▶ _TASK STATEMENT_: Collect all lines containing the word "javascript" from the data.

▶ _DATA LISTING_:
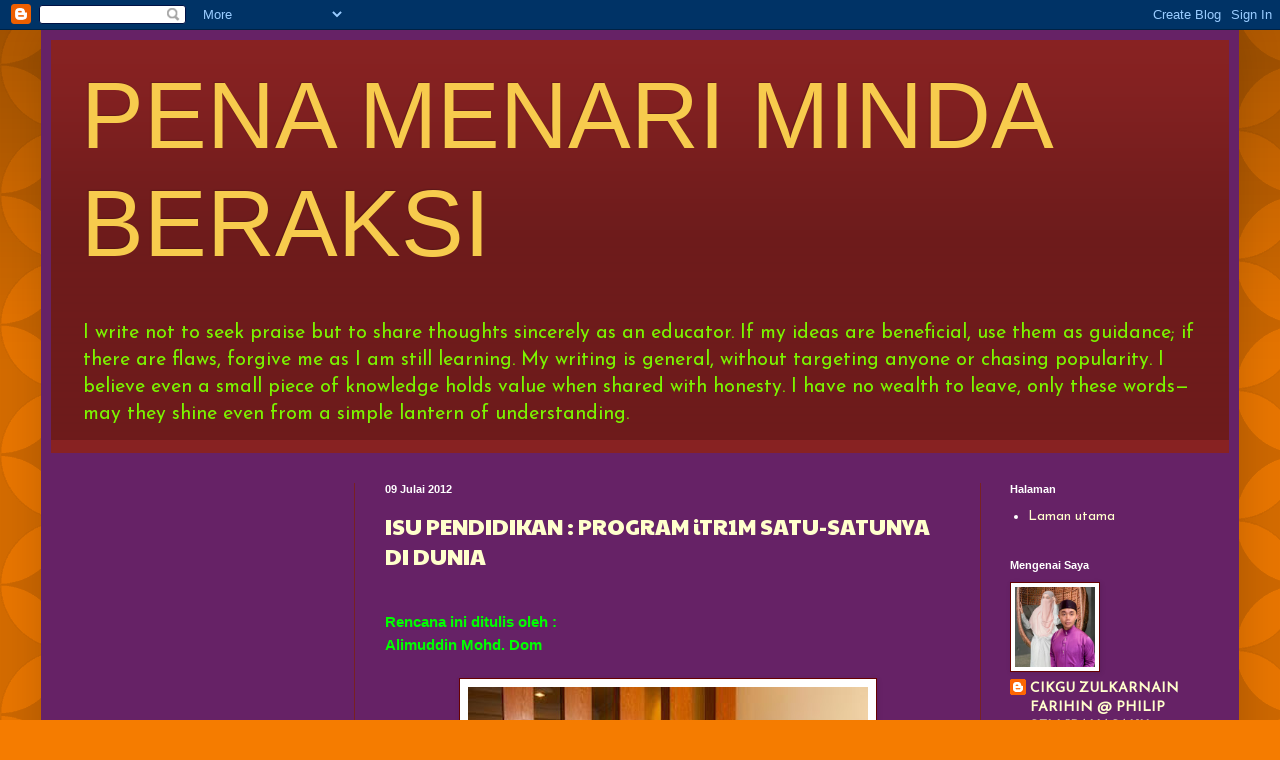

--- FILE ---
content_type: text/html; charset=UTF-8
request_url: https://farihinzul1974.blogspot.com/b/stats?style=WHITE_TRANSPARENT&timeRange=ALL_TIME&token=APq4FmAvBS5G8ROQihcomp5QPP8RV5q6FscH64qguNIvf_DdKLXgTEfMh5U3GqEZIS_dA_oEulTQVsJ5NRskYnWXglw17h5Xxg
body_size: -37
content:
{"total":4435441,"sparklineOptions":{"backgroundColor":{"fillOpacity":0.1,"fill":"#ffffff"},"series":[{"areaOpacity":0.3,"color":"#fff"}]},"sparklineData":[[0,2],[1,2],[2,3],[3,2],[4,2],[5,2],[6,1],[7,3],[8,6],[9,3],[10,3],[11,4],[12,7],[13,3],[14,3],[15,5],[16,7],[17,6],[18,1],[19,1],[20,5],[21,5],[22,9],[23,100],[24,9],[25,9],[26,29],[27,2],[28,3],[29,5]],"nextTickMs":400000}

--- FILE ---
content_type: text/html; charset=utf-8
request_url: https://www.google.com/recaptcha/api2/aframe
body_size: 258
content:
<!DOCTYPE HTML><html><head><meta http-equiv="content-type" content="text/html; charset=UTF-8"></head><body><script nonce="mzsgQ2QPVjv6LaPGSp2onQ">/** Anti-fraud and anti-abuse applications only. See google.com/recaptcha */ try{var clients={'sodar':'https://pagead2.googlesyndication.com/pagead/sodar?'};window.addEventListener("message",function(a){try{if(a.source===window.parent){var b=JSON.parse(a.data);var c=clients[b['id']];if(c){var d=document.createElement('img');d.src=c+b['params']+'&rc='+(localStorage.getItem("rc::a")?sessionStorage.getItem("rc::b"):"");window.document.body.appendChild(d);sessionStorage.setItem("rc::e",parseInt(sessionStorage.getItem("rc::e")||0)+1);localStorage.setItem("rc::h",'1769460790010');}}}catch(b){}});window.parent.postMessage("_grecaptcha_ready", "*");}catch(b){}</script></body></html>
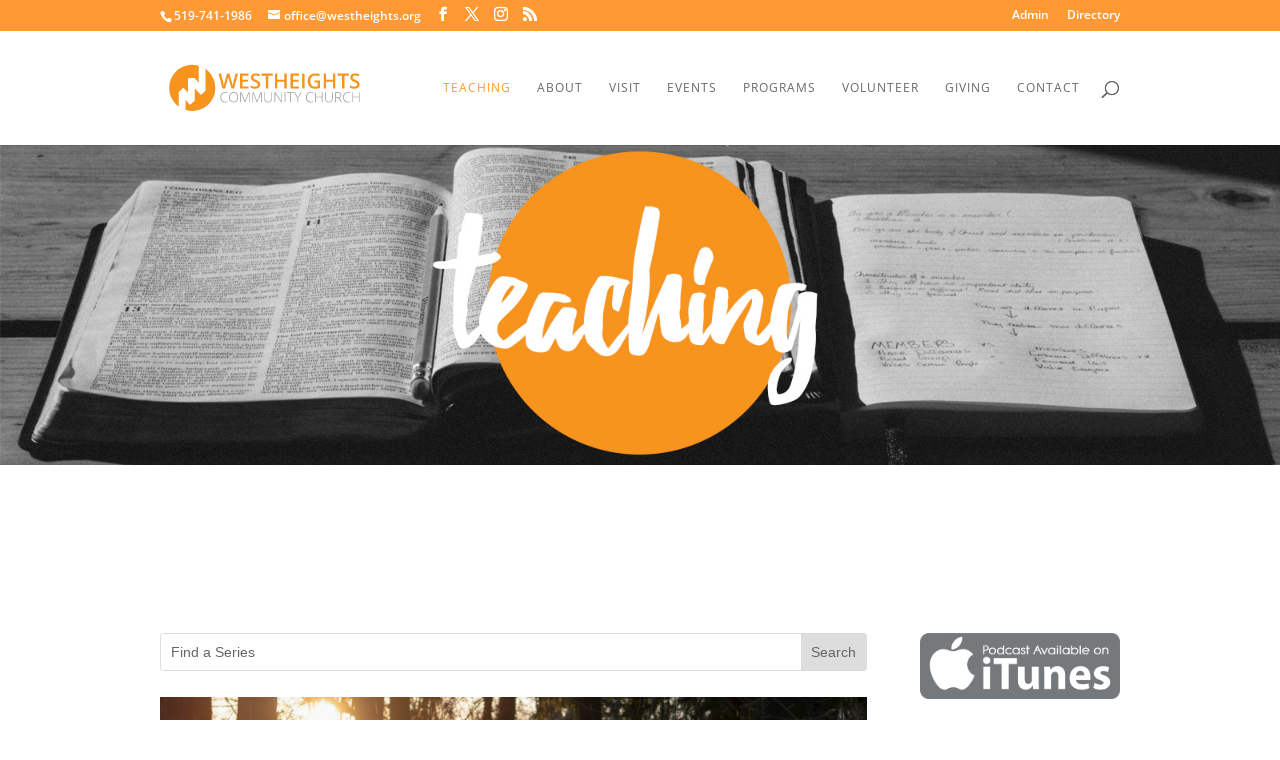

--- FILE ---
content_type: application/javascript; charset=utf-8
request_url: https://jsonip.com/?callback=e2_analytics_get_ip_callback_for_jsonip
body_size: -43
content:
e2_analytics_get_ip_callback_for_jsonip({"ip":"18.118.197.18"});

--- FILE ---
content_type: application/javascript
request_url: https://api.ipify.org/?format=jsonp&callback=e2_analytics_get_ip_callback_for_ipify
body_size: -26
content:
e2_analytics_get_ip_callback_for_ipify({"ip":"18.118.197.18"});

▶ _WRITTEN ANSWER_:
content_type: application/javascript; charset=utf-8
content_type: application/javascript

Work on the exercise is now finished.